CHP İstanbul Milletvekili Mehmet Sevigen Meclis Başkanlığı’na sunduğu soru önergesinde, Başbakan Erdoğan’ın, Amerika ve Avrupa’nın gündeminde olan sözde soykırım iddialarını parlamentolarından geçiren ülkelerin kararlarını görmezden gelerek, dış politikada ki başarısızlığını gizleyerek çareyi Türkiye’de yaşayan Ermenileri hedef göstermekte bulduğunu savundu.

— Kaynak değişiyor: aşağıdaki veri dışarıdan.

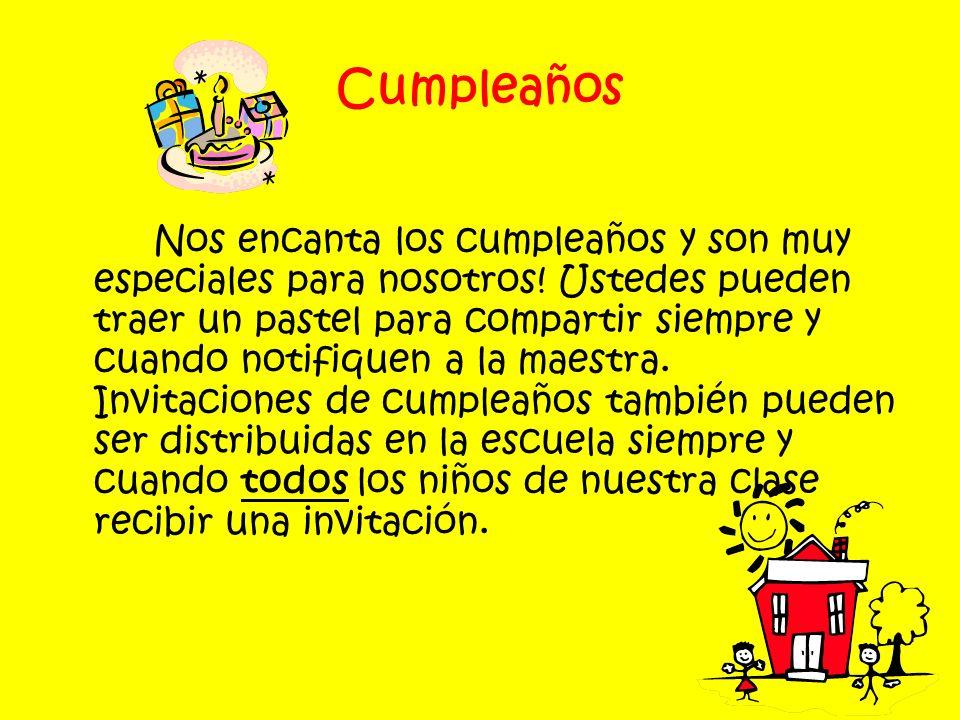 Cumpleaños Nos encanta los cumpleaños y son muy especiales para nosotros! Ustedes pueden traer un pastel para compartir siempre y cuando notifiquen a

Sevigen, “Görülmektedir ki, Başbakan Erdoğan’ın gözünü ne yazık ki, kin ve nefret bürümüştür. Türkiye’de yaşayan tek bir Türk vatandaşı bile burada yaşayan Ermenilere karşı bir düşmanlık beslemezken maalesef yapılan bu açıklama iki ülke vatandaşı arasına nifak sokmaktan başka bir işe yaramamıştır. Başbakan’ın bu talihsiz sözlerinden sonra Ermeni vatandaşların gözlerine günlerce uyku girmemiş, kapılarını polis ne zaman çalacak diye tedirgin olmuşlardır. Çocukları ateş üstünde yaşayan Ermeniler, korkularından tepkilerini bile ezilerek gizli gizli üstü kapalı bir şekilde dile getirmişlerdir" dedi. Sevigen Başbakan Erdoğan’a şu soruları yöneltti:
”Yaptığınız siyasi hatanın bedelini, hıncını, acısını, tek derdi ekmek parası kazanmak olan bu insanlardan mı çıkaracaksınız? Bu açıklamalarınızdan dolayı tüm dünya üzerinde Türkiye’nin bozulan bu kötü imajını nasıl düzelteceksiniz? Yaptığınız açıklamayla, Türkiye’deki Ermenileri rehine gibi, tehdit unsuru gibi görmek, hangi diplomasi, siyasi ilişki, hangi din ve hangi insanlıkla bağdaşmaktadır? Birçok ülkede kaçak yaşayan Türk vatandaşlarının da yaptığınız bu açıklamalar sebebiyle riske atılarak bulundukları ülkede yaşam haklarının tehlikeye atılacağını düşünmüyor musunuz? Tüm dünya tarafından, misafirperverliği, sıcakkanlılığı, samimiyeti, merhameti ile tanınan Türkiye’nin şimdi bu açıklamalar sonrası nasıl bir duruma düştüğünün farkında mısınız? Bu sözlerinizden sonra, korkuttuğunuz, huzursuz olan ve düzenleri bozulan bu insanların gönlünü almak bir nebze olsun kırılan kalplerini onarmak için, bütün bürokratik engelleri ortadan kaldırarak, müracaat edenleri ve Türk vatandaşlığına geçmek isteyenlerin işlerini kolaylaştırmayı düşünüyor musunuz?"